Neptunian Marriage

Traditionally, Saturn transits and solar arc (SA) directions to the descendant signify marriage. The reasoning is that the descendant is the marriage partner, and Saturn signifies contractual commitment, thus the legal institution of marriage. But experience has shown time and again that very often Neptune’s transits or SA directed hits to the angles also coincide with marriage.

Take a look at this example, of a woman who got married just as transiting Neptune passed over her natal MC:

You can see in the monthly ephemeris for 1967 (positions of planets on the 1st of each month) that Neptune hovered right over the MC from June through October, culminating in the wedding:

The circumstance around this marriage (as discovered later) was rife with deception, which is of course a particularly Neptunian quality, and resulted in a divorce within a short time afterward. This doesn’t of course mean that all marriages that are solemnized during a Neptune transit over an angle will result in a divorce, or be cloaked in deception.

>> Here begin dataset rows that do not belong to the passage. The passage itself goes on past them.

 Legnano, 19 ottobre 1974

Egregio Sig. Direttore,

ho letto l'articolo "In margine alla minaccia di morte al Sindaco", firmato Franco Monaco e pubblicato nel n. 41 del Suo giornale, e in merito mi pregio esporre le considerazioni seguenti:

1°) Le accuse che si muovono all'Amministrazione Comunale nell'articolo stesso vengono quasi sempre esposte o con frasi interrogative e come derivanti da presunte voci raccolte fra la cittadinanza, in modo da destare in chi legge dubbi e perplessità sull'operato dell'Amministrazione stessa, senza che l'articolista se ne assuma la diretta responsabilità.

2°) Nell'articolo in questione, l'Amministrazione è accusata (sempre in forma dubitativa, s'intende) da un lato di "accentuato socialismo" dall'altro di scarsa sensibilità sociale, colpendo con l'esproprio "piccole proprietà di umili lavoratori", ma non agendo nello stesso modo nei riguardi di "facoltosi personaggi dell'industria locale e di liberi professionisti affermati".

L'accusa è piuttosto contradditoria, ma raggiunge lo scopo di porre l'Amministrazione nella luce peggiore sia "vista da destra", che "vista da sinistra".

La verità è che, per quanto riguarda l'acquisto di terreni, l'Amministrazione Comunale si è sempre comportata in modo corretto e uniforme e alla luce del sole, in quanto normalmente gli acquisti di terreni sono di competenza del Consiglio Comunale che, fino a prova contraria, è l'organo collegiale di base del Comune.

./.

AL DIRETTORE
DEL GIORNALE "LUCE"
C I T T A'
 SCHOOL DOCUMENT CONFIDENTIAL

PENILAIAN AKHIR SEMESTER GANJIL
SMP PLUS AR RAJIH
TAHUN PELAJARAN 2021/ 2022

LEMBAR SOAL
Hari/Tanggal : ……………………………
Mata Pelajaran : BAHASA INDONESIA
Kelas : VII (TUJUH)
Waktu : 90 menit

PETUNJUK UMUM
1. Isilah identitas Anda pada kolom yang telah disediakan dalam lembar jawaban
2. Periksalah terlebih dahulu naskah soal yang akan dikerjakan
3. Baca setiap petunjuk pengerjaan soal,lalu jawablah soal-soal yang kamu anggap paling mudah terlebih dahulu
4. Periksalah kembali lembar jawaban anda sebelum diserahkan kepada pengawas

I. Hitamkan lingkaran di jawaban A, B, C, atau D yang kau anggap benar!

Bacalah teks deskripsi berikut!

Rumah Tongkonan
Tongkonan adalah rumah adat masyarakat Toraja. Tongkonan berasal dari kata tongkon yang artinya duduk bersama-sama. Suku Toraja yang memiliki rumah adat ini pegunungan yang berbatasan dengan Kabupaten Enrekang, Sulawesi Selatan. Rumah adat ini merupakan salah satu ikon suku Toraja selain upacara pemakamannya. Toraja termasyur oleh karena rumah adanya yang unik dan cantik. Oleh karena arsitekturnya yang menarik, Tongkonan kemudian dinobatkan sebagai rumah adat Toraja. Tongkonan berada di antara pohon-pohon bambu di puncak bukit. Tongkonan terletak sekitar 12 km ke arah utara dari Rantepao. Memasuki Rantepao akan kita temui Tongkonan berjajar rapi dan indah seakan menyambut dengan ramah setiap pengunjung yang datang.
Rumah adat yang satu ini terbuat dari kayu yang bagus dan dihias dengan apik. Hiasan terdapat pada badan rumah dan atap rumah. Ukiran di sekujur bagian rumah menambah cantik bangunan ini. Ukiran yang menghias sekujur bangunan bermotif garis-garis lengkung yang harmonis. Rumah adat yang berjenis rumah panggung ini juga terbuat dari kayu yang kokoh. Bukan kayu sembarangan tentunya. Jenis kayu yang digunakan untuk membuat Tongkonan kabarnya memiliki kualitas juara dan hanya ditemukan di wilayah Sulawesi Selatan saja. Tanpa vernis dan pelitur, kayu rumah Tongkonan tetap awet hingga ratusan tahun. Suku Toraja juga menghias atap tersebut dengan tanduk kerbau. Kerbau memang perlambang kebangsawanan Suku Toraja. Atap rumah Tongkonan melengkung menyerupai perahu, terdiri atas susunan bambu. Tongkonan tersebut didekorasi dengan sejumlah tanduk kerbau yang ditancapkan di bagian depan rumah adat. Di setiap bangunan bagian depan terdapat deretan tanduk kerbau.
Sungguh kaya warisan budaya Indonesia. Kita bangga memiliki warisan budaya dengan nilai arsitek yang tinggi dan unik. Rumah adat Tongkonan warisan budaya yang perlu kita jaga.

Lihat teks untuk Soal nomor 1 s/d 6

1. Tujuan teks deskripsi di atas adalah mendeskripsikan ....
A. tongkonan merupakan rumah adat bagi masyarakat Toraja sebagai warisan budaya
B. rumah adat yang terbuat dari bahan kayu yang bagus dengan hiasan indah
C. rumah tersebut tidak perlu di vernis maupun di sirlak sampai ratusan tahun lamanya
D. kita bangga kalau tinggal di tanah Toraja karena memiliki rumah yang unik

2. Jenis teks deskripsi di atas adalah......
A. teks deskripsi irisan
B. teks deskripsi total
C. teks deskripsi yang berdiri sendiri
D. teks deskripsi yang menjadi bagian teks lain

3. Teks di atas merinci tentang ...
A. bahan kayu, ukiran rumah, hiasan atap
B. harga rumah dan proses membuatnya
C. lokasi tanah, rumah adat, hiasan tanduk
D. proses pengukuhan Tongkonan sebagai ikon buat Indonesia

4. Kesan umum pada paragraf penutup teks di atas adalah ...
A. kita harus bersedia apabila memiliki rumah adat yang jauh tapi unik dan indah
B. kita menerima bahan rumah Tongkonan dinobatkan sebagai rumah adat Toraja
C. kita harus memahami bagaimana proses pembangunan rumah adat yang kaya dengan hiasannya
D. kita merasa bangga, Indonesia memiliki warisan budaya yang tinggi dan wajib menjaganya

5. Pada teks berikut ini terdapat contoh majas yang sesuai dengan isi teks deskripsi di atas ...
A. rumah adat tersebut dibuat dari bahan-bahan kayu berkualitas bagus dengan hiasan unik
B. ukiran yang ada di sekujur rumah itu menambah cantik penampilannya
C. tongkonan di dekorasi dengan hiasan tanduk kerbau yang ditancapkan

There’s a dictum in astrology that says nothing happens that’s not promised in the natal chart. In this case, there is a strong Venus-Pluto conjunction in the 7th house of the natal chart. Venus is relationship and the 7th house is the marriage partner, to which Pluto brings one or more of its qualities of intensity, power, betrayal, etc. So there was a propensity for any of these issues in the life, almost all of which played out almost to a T in the period between the marriage and the divorce.

Here’s another example, a woman whose marriage coincided with transiting Neptune in dramatic conjunction with her natal descendant:

Also, Venus and Jupiter are transiting the 7th house, having just crossed the descendant line. Since the 7th his the house of marriage, and three transiting planets are crowding it right by the descendant, you would be hard pressed to not think of a prospective marriage. Which is exactly what happened.

The odd twist in this story is the woman had not really wanted to marry, but only did so at the time to please her parents. There is a sense of craving in to pressure, and a certain quality of helplessness and passivity, which are Neptunian hallmarks–the relinquishing of the ego, and one’s own desire, in service of another individual or group. In yet another case I know of, a man who had for some time resisted the pressure from his parents to get married, gave a little ground, dithered for a year or two, and then finally threw in the towel. At the time of his marriage, transiting Neptune was right over his natal IC.

Many marriages carry a great sense of illusion, a grand dream, or an escape from loneliness. Or, the marriage turns out to not at all what was expected or promised. Such marriages are often accompanied by an unmistakable Neptunian influence.